Extract -
┏━━

Flood Insurance

Flood Insurance in Canada

March 2016    |    By Indrani Nadarajah

ABSTRACT: As a result of the warming climate, floods are becoming more prevalent worldwide. Flooding is the most frequently occurring natural hazard in Canada. Many industrialized nations have residential flood insurance programs operated either by government agencies, insurers, or both, but up to very recently, Canada was the only G8 country which did not have overland flood insurance for homeowners. This was due to several reasons – chief of which was the lack of proper flood maps that insurers could use. The situation is now changing with industry-led initiatives to create comprehensive flood maps. Some insurers are also beginning to offer the overland water protection to customers.

Flood damage and its economic costs for Canadian taxpayers emerged as a political hot potato after the Southern Alberta floods in 2013. That flood is estimated to cost insurers more than $2.25 billion even though the damage to residential homes was not covered in most cases. In 2011, floods in Manitoba and Quebec generated $1.1 billion and $78 million in costs, respectively. The Toronto flood in 2013 was the most expensive natural disaster in its province, costing taxpayers an estimated $805 million.

The pressure on the public purse is also escalating. On February 25, 2016 the Parliamentary Budget Officer released a report (pdf), which stated that storms, hurricanes and floods will cost the federal disaster fund $902 million a year over the next five years, well above past payouts.

┗━━

Dataset excerpt:
┏━━

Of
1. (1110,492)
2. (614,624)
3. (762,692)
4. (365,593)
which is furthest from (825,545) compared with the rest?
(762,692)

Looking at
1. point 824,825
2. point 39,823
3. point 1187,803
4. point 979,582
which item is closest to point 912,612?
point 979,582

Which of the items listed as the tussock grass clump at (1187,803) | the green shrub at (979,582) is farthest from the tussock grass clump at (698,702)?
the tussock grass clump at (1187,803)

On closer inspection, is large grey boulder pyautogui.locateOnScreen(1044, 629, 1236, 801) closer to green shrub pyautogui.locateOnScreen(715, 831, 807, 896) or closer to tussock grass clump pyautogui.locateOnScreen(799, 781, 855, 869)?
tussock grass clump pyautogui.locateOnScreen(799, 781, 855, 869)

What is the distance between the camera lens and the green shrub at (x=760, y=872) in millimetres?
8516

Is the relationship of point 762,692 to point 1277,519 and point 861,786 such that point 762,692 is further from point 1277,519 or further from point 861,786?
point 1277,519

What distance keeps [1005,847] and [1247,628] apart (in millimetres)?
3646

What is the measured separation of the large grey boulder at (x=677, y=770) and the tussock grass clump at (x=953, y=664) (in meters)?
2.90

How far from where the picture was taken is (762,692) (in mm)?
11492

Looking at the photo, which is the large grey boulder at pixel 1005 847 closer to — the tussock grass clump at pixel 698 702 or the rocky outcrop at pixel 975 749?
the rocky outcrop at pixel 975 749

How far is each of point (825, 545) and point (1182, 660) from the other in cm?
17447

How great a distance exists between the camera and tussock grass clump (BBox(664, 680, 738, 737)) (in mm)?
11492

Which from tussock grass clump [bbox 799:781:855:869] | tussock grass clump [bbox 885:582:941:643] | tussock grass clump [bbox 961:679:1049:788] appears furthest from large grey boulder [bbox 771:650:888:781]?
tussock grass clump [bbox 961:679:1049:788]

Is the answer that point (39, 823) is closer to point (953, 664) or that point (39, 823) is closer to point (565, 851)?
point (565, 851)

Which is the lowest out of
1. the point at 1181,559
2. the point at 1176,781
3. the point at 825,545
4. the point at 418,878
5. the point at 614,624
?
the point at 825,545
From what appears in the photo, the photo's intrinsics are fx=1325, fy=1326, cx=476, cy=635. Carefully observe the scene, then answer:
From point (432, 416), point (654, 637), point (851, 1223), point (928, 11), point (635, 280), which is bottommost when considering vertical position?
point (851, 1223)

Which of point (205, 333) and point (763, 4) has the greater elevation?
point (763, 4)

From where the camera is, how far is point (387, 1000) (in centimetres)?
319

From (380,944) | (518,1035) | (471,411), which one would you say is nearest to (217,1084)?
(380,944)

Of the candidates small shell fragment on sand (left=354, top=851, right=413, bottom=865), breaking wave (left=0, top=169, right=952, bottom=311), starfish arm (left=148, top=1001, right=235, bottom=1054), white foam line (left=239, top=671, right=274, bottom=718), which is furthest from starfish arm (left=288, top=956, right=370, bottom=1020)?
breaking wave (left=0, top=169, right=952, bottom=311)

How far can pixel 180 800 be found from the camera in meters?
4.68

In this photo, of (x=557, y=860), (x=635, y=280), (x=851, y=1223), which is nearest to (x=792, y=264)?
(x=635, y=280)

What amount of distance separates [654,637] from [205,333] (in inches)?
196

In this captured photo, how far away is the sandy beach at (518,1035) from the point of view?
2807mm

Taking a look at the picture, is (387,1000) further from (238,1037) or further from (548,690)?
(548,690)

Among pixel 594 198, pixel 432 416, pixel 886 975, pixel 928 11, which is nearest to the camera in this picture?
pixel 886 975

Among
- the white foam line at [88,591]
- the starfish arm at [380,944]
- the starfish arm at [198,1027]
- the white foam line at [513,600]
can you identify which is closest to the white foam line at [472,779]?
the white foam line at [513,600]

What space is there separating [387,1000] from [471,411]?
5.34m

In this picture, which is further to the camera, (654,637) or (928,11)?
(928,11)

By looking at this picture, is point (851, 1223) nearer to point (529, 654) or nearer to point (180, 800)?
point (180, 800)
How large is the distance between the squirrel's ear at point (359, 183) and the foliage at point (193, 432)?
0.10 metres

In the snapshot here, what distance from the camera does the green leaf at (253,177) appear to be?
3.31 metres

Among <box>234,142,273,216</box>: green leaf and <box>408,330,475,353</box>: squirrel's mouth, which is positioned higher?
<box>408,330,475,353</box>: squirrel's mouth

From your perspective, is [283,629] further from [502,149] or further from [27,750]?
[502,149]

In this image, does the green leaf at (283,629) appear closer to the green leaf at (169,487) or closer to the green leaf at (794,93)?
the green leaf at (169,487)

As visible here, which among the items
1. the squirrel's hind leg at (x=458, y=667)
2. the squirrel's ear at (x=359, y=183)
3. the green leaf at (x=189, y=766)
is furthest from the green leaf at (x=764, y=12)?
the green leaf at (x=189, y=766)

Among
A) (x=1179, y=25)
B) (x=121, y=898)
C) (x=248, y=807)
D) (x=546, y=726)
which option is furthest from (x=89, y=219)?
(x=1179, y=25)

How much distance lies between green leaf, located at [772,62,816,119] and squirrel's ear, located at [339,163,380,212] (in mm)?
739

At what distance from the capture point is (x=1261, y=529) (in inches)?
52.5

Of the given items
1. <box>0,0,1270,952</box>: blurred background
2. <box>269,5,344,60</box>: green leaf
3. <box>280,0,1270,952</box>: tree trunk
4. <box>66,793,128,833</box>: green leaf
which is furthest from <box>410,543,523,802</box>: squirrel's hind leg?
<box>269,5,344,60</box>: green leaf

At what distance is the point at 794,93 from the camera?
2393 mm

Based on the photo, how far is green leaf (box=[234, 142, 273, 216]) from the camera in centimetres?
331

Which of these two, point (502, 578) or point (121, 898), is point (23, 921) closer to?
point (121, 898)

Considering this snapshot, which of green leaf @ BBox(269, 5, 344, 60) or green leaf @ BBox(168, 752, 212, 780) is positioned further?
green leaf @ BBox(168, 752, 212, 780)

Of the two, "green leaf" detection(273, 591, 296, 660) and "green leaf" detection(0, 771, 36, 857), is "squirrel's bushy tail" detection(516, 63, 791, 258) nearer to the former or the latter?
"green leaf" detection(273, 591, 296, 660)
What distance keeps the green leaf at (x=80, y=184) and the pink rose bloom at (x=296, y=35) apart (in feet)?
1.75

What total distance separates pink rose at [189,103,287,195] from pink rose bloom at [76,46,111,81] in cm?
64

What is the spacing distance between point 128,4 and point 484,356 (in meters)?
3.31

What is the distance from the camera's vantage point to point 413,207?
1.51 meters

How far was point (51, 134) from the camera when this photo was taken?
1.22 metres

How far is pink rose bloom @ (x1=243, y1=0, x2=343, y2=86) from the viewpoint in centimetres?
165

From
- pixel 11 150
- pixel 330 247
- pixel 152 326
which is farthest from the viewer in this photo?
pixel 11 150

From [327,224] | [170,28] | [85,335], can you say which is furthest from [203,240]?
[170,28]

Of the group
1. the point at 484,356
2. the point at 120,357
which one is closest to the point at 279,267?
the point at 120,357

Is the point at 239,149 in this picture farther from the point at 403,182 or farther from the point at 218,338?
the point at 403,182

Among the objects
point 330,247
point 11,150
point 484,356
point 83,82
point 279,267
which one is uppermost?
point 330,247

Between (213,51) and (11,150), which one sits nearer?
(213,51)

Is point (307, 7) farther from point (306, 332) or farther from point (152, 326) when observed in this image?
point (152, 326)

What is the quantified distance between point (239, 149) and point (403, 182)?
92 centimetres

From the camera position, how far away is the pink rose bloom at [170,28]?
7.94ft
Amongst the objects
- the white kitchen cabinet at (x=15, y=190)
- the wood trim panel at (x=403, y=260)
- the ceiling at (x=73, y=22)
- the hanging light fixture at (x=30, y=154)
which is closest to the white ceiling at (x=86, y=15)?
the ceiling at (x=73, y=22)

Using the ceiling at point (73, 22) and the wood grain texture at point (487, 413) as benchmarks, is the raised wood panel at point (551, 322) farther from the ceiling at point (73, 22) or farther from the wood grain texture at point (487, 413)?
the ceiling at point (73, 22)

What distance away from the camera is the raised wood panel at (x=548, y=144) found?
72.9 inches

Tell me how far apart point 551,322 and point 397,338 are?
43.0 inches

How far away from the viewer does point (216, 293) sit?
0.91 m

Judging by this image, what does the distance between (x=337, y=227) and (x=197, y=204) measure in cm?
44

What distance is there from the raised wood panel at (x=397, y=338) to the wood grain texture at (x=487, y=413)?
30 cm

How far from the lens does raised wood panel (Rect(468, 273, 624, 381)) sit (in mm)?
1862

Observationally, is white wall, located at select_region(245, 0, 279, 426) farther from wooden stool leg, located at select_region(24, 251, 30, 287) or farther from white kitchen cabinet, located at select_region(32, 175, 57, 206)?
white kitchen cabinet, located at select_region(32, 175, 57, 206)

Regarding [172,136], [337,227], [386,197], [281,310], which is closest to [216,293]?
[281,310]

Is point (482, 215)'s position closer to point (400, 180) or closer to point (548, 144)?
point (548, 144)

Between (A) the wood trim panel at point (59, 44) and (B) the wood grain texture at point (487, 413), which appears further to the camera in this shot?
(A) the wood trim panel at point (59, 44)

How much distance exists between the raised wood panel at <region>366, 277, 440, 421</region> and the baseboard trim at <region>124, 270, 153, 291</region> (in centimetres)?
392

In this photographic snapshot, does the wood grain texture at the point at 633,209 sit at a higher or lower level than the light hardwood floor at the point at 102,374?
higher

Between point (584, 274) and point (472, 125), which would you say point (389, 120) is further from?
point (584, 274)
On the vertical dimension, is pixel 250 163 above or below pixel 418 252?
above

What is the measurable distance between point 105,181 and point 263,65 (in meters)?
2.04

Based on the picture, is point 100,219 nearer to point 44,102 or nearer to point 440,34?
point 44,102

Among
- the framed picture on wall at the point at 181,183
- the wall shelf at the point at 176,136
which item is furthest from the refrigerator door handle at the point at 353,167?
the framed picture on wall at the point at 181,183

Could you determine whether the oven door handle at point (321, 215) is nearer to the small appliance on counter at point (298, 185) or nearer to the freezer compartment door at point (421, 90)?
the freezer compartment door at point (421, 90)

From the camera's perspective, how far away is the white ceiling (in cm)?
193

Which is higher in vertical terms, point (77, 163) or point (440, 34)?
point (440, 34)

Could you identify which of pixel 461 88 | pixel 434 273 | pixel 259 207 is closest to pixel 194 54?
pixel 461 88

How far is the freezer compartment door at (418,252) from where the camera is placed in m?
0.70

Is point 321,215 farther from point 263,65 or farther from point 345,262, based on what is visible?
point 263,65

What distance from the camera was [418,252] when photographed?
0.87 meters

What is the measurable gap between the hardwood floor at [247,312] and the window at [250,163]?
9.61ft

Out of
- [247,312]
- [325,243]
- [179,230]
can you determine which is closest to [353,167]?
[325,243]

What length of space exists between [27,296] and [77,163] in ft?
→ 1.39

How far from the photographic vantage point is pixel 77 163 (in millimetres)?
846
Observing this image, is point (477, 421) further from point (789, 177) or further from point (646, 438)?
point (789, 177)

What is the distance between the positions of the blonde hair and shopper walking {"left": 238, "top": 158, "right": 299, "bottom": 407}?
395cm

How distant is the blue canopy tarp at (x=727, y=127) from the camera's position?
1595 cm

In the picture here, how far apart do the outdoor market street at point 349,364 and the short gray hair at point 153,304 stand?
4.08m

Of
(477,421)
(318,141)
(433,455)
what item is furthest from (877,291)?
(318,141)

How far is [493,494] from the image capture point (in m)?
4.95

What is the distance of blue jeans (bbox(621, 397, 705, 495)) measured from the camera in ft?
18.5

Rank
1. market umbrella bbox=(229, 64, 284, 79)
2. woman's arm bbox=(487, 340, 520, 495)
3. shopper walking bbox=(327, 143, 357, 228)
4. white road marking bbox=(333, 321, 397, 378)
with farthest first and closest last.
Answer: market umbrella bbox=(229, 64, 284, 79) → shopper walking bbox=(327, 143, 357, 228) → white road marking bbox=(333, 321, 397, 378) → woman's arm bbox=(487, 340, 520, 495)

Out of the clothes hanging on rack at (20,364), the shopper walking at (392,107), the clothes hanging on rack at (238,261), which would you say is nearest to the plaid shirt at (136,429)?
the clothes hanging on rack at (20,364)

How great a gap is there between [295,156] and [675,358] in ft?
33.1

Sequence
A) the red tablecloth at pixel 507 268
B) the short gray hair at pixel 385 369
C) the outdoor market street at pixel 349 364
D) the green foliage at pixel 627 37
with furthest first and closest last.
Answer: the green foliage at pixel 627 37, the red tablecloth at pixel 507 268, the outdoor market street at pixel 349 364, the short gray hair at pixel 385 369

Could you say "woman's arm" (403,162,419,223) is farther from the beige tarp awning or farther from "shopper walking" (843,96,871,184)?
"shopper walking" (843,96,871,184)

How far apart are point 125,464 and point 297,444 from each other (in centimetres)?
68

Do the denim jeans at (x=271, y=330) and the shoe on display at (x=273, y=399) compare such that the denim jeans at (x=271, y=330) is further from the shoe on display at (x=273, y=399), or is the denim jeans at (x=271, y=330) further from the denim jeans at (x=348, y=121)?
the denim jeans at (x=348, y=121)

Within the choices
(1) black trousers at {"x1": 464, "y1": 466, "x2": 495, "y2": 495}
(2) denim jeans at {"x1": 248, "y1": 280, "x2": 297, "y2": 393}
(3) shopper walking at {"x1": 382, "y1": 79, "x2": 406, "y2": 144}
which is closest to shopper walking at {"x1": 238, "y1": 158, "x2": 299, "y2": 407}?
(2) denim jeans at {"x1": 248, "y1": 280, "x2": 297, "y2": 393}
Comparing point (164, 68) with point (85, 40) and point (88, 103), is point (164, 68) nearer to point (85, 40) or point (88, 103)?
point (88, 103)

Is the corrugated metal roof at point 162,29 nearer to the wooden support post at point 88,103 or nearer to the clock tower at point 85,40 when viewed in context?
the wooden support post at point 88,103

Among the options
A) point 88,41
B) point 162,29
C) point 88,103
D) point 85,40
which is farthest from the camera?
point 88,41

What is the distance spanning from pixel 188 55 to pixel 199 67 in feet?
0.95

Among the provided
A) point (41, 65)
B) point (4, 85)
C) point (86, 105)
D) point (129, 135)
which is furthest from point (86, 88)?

┗━━

Task requirements -
1. Repeat the portion of the article on flood insurance in Canada starting with "The pressure on" and going on through "above past payouts.".
2. According to the article on flood insurance in Canada, how much is the 2013 Southern Alberta flood estimated to cost insurers?
3. Translate this sentence from the article on flood insurance in Canada into French: "Flooding is the most frequently occurring natural hazard in Canada."

Responses to the tasks -
1.
The pressure on the public purse is also escalating. On February 25, 2016 the Parliamentary Budget Officer released a report (pdf), which stated that storms, hurricanes and floods will cost the federal disaster fund $902 million a year over the next five years, well above past payouts.

2. More than $2.25 billion.

3. Les inondations sont le risque naturel le plus fréquent au Canada.